Listing>
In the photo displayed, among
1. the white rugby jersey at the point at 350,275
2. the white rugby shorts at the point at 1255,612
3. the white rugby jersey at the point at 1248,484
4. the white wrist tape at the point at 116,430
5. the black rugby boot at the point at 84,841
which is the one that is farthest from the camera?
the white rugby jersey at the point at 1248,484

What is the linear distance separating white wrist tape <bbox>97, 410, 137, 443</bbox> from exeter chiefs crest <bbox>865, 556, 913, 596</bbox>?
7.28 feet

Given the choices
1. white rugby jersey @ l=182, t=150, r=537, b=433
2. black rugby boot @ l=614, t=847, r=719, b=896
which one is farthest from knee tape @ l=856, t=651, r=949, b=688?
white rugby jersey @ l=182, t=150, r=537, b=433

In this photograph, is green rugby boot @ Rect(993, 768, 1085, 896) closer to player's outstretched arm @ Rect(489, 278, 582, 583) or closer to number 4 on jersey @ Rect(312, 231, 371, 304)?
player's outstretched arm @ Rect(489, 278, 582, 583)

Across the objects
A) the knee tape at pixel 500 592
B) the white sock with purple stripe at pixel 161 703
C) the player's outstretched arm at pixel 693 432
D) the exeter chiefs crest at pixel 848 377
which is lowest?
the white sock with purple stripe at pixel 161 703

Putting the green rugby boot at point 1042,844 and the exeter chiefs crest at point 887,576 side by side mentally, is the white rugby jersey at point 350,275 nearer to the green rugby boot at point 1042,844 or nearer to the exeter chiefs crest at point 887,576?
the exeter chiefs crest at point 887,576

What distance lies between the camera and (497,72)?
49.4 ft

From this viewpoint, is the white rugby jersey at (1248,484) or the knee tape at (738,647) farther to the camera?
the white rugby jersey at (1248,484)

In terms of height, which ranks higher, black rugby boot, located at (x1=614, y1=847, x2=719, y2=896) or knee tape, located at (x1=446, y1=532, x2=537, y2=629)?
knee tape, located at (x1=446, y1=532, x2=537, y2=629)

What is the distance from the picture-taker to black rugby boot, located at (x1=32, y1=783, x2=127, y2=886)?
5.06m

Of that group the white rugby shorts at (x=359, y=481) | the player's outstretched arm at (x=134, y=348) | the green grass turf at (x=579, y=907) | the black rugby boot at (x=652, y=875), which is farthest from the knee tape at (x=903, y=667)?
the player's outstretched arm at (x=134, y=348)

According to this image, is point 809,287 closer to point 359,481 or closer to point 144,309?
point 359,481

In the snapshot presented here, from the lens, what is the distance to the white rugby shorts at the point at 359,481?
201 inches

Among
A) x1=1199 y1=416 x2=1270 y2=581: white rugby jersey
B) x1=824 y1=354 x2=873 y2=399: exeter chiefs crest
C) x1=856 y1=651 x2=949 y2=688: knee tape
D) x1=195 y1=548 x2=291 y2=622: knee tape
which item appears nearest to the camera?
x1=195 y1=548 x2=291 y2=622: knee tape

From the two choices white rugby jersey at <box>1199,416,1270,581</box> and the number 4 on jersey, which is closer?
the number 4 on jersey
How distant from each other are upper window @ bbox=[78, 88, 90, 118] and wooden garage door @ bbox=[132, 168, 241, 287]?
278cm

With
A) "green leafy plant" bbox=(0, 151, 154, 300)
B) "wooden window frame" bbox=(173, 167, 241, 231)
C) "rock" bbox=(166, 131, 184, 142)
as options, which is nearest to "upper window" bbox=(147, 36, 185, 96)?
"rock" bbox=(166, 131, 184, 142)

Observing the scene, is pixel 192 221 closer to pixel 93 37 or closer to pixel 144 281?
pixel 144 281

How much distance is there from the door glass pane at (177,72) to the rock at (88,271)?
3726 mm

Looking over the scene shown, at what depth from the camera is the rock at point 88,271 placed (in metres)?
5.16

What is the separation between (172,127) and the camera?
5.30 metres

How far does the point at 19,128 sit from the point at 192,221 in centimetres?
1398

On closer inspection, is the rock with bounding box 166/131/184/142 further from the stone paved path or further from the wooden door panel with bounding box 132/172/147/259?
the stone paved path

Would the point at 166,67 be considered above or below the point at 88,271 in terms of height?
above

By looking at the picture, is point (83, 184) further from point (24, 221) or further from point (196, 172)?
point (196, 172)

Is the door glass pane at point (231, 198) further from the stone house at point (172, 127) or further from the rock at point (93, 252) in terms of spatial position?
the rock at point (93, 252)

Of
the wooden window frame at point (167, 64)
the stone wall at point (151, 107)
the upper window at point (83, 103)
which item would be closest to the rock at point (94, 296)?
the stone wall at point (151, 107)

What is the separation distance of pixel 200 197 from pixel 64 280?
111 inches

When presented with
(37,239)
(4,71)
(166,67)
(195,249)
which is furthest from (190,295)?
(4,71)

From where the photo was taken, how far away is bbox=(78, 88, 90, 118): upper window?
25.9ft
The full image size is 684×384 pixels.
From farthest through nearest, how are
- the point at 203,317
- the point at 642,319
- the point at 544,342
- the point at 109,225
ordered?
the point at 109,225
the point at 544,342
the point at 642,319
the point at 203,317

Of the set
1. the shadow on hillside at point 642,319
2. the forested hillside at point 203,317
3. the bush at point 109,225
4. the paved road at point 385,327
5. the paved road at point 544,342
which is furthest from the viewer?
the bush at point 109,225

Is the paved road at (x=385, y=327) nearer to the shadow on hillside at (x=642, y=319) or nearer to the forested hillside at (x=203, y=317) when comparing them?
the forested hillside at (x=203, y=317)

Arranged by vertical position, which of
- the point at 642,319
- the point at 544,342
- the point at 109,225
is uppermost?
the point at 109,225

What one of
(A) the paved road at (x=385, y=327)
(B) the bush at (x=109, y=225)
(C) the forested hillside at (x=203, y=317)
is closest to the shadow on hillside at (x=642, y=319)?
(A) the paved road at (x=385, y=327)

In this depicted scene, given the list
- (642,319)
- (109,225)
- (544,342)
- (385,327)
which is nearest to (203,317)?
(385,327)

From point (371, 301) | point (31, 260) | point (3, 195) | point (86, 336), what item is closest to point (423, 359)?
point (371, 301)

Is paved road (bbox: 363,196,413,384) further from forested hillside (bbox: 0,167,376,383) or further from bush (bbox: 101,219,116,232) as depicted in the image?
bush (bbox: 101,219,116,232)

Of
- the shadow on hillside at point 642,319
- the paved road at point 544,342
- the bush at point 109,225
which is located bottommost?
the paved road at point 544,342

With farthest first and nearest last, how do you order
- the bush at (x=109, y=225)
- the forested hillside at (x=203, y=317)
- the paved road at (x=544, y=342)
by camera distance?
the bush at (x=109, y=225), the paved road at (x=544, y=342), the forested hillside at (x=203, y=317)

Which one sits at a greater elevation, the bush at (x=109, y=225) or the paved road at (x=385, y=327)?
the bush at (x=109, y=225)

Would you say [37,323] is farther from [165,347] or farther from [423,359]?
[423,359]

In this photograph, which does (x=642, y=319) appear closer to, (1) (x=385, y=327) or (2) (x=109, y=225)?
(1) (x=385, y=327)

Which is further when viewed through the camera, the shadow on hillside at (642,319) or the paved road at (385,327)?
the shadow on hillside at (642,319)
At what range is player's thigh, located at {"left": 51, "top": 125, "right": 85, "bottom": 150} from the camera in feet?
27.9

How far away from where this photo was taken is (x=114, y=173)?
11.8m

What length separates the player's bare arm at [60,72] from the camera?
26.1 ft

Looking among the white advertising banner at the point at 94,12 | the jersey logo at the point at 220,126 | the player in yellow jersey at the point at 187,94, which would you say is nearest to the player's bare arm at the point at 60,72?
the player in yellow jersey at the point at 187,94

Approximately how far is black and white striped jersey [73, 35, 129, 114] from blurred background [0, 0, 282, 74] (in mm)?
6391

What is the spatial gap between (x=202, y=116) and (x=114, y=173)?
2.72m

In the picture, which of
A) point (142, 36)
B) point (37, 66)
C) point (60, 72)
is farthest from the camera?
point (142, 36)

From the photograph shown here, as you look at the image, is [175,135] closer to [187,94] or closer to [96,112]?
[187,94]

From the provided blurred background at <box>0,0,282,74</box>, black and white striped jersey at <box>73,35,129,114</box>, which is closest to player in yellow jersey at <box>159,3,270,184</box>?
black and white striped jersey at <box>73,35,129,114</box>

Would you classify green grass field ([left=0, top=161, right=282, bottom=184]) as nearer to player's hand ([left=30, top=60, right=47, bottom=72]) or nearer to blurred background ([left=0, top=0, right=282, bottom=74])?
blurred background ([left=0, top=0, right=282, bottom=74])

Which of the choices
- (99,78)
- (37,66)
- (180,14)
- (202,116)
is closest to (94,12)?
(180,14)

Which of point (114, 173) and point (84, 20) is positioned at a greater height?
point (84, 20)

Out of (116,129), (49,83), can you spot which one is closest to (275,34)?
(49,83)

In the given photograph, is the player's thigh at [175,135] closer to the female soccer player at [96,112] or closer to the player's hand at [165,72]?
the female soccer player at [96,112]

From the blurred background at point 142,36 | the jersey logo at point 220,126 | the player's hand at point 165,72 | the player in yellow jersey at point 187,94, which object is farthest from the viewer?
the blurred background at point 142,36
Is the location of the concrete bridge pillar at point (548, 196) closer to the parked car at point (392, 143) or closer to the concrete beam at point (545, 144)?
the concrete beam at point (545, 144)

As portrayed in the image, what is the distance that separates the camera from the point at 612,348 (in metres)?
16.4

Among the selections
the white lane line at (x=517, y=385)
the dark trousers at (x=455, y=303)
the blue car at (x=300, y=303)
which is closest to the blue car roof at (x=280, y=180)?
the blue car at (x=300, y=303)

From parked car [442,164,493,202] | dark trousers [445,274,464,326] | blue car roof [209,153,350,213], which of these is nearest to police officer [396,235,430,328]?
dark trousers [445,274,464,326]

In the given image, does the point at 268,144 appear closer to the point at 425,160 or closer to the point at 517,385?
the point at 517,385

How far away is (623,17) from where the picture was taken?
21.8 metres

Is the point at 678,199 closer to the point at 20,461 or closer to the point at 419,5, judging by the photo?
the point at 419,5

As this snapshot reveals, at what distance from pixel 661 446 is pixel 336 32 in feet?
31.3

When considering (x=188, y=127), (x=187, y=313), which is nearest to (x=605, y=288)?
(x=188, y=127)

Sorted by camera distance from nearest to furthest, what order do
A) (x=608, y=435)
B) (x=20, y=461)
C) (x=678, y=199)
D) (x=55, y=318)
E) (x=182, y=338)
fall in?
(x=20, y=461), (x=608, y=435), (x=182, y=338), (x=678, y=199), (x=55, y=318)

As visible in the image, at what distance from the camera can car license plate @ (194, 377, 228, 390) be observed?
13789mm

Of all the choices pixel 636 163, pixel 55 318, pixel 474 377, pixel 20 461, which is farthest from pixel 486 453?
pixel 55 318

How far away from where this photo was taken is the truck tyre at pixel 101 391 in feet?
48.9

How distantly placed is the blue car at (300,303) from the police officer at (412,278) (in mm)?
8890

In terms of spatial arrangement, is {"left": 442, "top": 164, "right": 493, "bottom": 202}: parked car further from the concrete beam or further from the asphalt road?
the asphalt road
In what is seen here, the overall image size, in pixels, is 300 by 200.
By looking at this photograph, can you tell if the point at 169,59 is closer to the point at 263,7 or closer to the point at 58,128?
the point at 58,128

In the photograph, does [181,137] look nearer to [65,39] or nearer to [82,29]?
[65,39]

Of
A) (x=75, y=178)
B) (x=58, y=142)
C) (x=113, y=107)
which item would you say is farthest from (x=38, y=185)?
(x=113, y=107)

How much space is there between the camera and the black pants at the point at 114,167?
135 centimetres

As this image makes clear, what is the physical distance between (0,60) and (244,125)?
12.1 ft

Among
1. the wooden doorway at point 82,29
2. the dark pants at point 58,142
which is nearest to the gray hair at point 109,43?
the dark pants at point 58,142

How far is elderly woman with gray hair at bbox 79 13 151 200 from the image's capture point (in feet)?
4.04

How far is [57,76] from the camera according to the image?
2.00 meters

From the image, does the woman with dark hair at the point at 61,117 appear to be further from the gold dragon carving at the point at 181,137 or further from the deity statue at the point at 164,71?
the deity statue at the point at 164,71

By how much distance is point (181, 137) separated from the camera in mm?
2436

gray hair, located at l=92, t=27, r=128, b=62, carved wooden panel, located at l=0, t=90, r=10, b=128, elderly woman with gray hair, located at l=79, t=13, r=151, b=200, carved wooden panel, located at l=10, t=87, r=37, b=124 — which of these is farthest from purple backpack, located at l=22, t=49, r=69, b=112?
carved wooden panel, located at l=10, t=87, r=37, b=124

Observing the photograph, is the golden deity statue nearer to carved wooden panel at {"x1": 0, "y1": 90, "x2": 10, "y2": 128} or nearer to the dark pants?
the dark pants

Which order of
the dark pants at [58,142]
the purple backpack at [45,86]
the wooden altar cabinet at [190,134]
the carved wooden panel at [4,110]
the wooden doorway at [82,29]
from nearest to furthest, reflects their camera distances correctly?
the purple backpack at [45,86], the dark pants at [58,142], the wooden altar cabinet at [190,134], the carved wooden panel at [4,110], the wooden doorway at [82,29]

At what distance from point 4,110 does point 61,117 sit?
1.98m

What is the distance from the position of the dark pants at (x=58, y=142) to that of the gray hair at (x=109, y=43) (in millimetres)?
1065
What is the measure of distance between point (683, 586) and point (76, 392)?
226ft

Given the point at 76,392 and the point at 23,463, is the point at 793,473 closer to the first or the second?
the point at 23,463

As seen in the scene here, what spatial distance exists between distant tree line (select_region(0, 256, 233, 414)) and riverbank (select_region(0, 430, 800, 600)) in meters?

To do>
Recast the items as a two-column CSV with the columns item_text and answer, one row per item, putting each value in a single quoted field with line breaks turned into spaces. Begin at the line that has "Observing the photograph, is" and stop after the line that has "the purple backpack at [45,86], the", and include only those items.

Response>
item_text,answer
"Observing the photograph, is the golden deity statue nearer to carved wooden panel at {""x1"": 0, ""y1"": 90, ""x2"": 10, ""y2"": 128} or nearer to the dark pants?","the dark pants"
"Which order of the dark pants at [58,142] the purple backpack at [45,86] the wooden altar cabinet at [190,134] the carved wooden panel at [4,110] the wooden doorway at [82,29] from nearest to furthest, reflects their camera distances correctly?","the purple backpack at [45,86], the dark pants at [58,142], the wooden altar cabinet at [190,134], the carved wooden panel at [4,110], the wooden doorway at [82,29]"